1. Add 96 mL 100% ethanol to the 24 ml DNA/RNA Wash Buffer concentrate. With a sharpie pen, check the white box on the bottle to indicate ethanol has been added to reagent.

2. [WORKING WITH RNA]: Reconstitute DNase 1 with ZymoBIOMICS DNase/RNase-Free Water, mix by gently inversion and store frozen aliquots.
Sample Preparation
UV 3 sets of 1.5 ml tubes in the dead air box (pour tubes out of the bag in the dead air box, be careful not to touch inside of tube lids etc) – 42 tubes (3x14)
UV 2 sets of 1.5 ml LoBind tubes in the dead air box (at the same time or later)
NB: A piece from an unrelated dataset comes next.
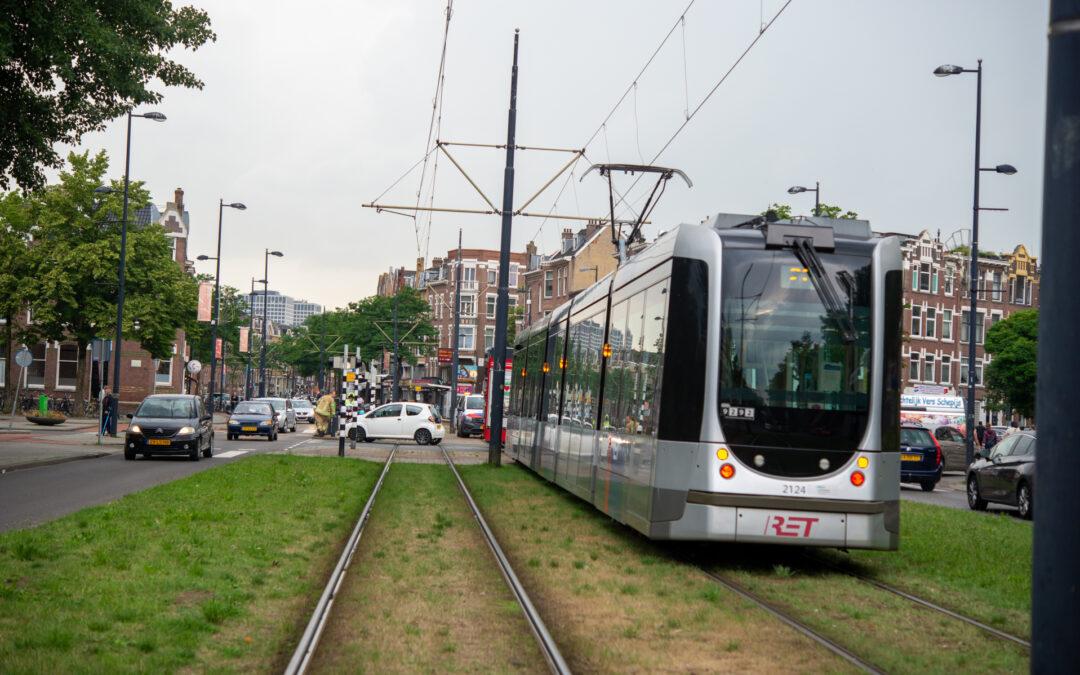 Auto botst met tram Heemraadssingel Rotterdam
Turn on the heat block- set it to 50°C OR incubator to 37°C
Once thawed, centrifuge at 8,000 xG for 30 seconds. Make sure the centrifuge is set to xg and not rcf for this protocol
Remove 400 µL of supernatant from the Zymo tube. Place supernatant in a pre-labeled and pre-UV'ed 1.5ml tube.
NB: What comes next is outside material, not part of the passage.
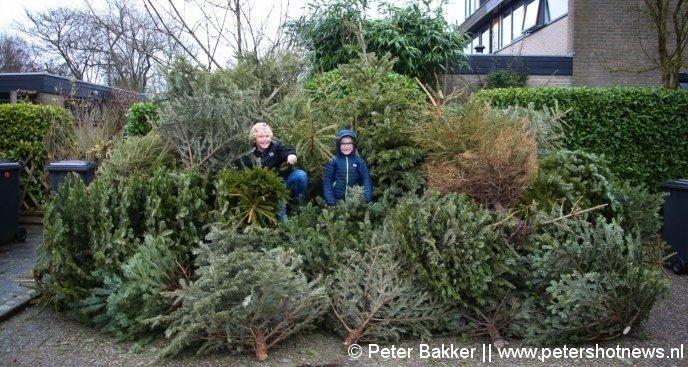Oscar (10) Casper (7) haalden 100 bomen op in de buurt van de Pastoor Kannelaan in Wilnis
NOTE: Place tubes with remaining tissue in their labeled box in the -80 freezer
Proceed to Enzyme Lysis Steps
Enzyme Lysis Steps
Add 40 µL of Proteinase K Digestion Buffer to the sample
Buffer is okay to leave at room temperature. To make 1 mL buffer:
▪ 20 µL of 5M NaCl
▪ 10 µL of 1M Tris pH 9.0
▪ 2 µL of 0.5M EDTA
▪ 50 µL of 10% SDS
▪ 918 µL RNA/DNAse Free Water
Add 20 µL of Proteinase K
Incubate for 2.5 hours at 50°C.
Proceed to DNA and RNA Purification after incubation.
DNA and RNA Purification
Add 460 µL DNA/RNA Lysis Buffer and vortex for 2-3 seconds (or mix well).
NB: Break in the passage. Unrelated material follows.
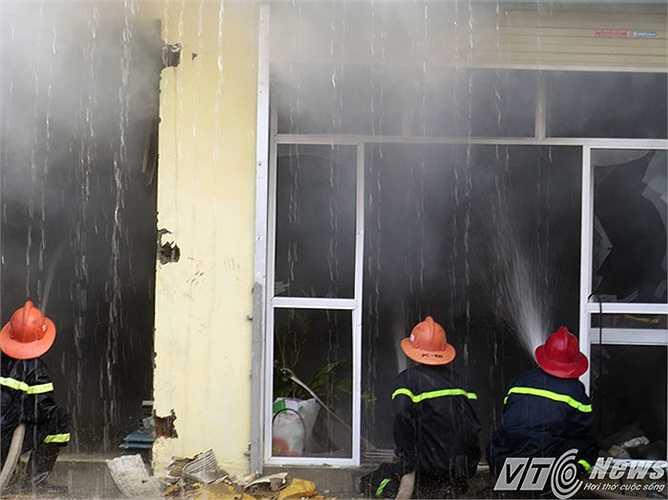 Phá cửa kính phun nước vào trong nhà xưởng dập lửa.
Transfer 460 µL of sample into a Spin-Away Filter (yellow) in a 2 mL centrifuge tube. DO NOT DISCARD THE OTHER HALF OF SAMPLE!!!
Centrifuge at 16,000 x G for 1 minute. Save flow through in a 2 mL tube.
Transfer the Spin-Away Filter (yellow) into a new Collection Tube.
Transfer the remaining 460 µL of sample into the same yellow Spin-Away Filter. Ensure the yellow filter is on the same 2 mL centrifuge tube containing the flow through.
Centrifuge at 16,000 x G for 1 minute. Save flow through in a 2 mL tube.
Transfer the Spin-Away Filter (yellow) into a new Collection Tube.
[RNA PURIFICATION]: Add an equal volume (e.g., 920 µL) of ethanol (95 - 100%) to the flow-through in a 2 mL tube (1:1) and mix well. Then transfer the sample into a Zymo-Spin IILCG Column (green) in a Collection Tube and centrifuge (16,000 xG for 1 minute). Discard the flow through.
DNase I Treatment (in-column) - RNA Sample(s) ONLY
Following RNA binding step (step 7 in DNA and RNA Purification), add 420 µL DNA/RNA Wash Buffer to the green column, centrifuge (16,000 xG for 2 minutes) and discard the flow through.
For each RNA sample to be treated, prepare DNase I Reaction Mix in a nuclease-free tube (not provided) and mix by gentle inversion. Then add 80 µL directly into column matrix and incubate at room temperature (20 - 30°C) for 15 minutes. Proceed with the purification protocol.

DNase I Reaction Mix:
DNase I: 5 µL
DNA Digestion Buffer: 75 µL
DNA and RNA Purification (cont.)
Add 400 µL DNA/RNA Prep Buffer to the columns and centrifuge (16,000 xG for 1 minute). Discard the flow-through.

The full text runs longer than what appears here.